Datasets - In each Experiment, there would be two Datasets: one for raw .fastq files named “Raw” with ID “[Treatment ID]-Raw”, and another for aligned .bam files named “Aligned” with ID “[Treatment ID]-Aligned”.
Datafiles - Under each Dataset, there would be five files, one file from each tissue sample.
Clinical details and sequencing instrument configurations will be recorded as metadata at the Dataset level.

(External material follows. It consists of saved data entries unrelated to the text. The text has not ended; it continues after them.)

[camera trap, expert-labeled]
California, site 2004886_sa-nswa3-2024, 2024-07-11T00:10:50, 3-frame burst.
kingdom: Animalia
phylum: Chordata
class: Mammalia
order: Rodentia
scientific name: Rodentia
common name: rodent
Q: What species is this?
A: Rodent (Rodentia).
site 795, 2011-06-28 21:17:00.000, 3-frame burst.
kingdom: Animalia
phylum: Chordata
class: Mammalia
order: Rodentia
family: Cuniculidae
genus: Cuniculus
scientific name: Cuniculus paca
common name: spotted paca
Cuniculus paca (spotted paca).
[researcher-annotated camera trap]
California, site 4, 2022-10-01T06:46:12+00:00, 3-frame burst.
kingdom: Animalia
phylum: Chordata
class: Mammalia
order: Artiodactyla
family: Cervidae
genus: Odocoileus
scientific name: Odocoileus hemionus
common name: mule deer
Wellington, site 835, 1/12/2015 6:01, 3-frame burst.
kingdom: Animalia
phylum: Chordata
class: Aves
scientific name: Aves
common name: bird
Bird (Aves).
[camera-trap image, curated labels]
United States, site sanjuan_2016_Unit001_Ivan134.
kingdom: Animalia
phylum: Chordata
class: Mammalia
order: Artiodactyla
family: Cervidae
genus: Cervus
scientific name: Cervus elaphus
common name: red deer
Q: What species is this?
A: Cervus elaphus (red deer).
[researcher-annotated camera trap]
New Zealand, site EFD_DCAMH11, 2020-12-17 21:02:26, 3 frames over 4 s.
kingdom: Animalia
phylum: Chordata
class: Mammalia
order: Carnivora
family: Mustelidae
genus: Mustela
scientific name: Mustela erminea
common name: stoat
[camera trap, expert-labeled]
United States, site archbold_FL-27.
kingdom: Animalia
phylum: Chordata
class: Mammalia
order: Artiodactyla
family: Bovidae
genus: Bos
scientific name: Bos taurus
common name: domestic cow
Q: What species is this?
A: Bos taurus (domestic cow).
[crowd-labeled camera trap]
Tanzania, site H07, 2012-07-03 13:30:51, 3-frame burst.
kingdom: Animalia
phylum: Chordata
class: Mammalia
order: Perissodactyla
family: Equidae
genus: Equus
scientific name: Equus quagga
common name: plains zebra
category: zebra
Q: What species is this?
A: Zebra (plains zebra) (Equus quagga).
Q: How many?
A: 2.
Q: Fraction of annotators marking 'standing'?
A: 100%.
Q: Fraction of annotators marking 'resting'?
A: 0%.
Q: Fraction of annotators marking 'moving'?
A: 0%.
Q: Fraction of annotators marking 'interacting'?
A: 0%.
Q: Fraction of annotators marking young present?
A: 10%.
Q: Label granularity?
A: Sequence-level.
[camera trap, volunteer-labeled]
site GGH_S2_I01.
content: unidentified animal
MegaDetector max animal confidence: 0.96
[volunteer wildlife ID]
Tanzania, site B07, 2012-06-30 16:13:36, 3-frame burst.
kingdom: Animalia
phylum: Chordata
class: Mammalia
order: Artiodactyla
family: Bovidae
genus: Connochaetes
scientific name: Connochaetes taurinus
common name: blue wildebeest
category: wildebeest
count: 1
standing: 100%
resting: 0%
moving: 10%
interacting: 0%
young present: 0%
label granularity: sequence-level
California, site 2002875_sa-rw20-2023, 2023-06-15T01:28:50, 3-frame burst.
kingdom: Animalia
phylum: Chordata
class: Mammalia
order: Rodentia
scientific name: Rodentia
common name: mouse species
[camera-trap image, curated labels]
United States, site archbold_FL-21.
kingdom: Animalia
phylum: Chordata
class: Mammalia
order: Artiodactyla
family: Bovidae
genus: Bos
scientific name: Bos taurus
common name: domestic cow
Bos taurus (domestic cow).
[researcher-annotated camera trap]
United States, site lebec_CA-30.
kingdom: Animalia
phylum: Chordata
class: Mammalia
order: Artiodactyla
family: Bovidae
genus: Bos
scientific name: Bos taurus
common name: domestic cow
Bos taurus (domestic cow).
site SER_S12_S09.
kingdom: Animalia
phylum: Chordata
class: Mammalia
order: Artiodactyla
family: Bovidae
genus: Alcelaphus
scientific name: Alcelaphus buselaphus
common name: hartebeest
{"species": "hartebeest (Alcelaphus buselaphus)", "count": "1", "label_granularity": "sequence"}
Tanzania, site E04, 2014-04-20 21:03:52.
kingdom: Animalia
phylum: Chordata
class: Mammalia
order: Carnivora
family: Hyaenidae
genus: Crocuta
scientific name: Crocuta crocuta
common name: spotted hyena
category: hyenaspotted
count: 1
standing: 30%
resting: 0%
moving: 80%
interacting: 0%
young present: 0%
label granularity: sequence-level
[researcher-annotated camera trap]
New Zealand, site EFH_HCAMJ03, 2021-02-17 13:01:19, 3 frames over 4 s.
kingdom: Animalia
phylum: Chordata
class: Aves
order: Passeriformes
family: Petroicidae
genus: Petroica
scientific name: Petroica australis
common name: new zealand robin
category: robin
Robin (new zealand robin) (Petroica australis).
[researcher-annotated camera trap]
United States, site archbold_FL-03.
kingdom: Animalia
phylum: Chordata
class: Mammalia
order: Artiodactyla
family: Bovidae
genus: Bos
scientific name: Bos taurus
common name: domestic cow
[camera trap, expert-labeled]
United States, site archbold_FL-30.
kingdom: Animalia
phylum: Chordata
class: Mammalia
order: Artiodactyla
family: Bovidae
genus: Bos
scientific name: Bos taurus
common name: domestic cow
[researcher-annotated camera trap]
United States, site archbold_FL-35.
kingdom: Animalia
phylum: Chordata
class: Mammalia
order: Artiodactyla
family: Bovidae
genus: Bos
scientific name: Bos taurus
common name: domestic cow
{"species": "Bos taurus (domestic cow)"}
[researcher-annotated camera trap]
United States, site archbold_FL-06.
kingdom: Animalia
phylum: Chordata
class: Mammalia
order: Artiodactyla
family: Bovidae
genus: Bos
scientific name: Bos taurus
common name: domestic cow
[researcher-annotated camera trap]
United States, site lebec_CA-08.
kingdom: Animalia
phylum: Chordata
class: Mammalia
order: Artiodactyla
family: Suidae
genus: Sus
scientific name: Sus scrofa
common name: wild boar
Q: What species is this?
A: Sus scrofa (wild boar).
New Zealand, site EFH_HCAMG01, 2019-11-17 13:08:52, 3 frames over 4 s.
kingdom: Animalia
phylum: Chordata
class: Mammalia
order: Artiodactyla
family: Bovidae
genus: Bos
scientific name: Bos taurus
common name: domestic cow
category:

Project: “Breast Cancer Drug Treatment Genomics” - ID “BREAST04”/
├─ Experiments: (One experiment per treatment)/
│  ├─ “No treatment” with ID “NoTreatment”/
│  │  ├─ Datasets/
│  │  │  ├─ RAW (for raw .fastq files) with ID “[Treatment ID]-Raw"/
│  │  │  │  ├─ File 1
│  │  │  │  ├─ File 2
│  │  │  │  ├─ File 3
│  │  │  │  ├─ File 4
│  │  │  │  ├─ File 5
│  │  │  ├─ Aligned for aligned .bam files with ID “[Treatment ID]-Aligned”
│  │  │  │  ├─ File 1
│  │  │  │  ├─ ...
│  ├─ "Keytruda" (with ID “Keytruda”)/
│  │  ├─ Datasets/
│  │  │  ├─ RAW (for raw .fastq files) with ID “[Treatment ID]-Raw"/
│  │  │  │  ├─ File 1
│  │  │  │  ├─ ...
│  │  │  ├─ Aligned for aligned .bam files with ID “[Treatment ID]-Aligned”
│  │  │  │  ├─ File 1
│  │  │  │  ├─ ...
│  ├─ “Herceptin” with ID “Herceptin”/
│  │  ├─ Datasets/
│  │  │  ├─ RAW (for raw .fastq files) with ID “[Treatment ID]-Raw"/
│  │  │  │  ├─ File 1
│  │  │  │  ├─ ...
│  │  │  ├─ Aligned for aligned .bam files with ID “[Treatment ID]-Aligned”
│  │  │  │  ├─ File 1
│  │  │  │  ├─ ...

(Clinical details and sequencing instrument configuration)

Exercise: How does your own data fit into this hierarchy?

Think about the data you would like to ingest into Instrument Data Service and discuss it with your collaborators. Plan out how you would structure the data. Ask for a consultation with the friendly Instrument Data Service staff if you would like some help!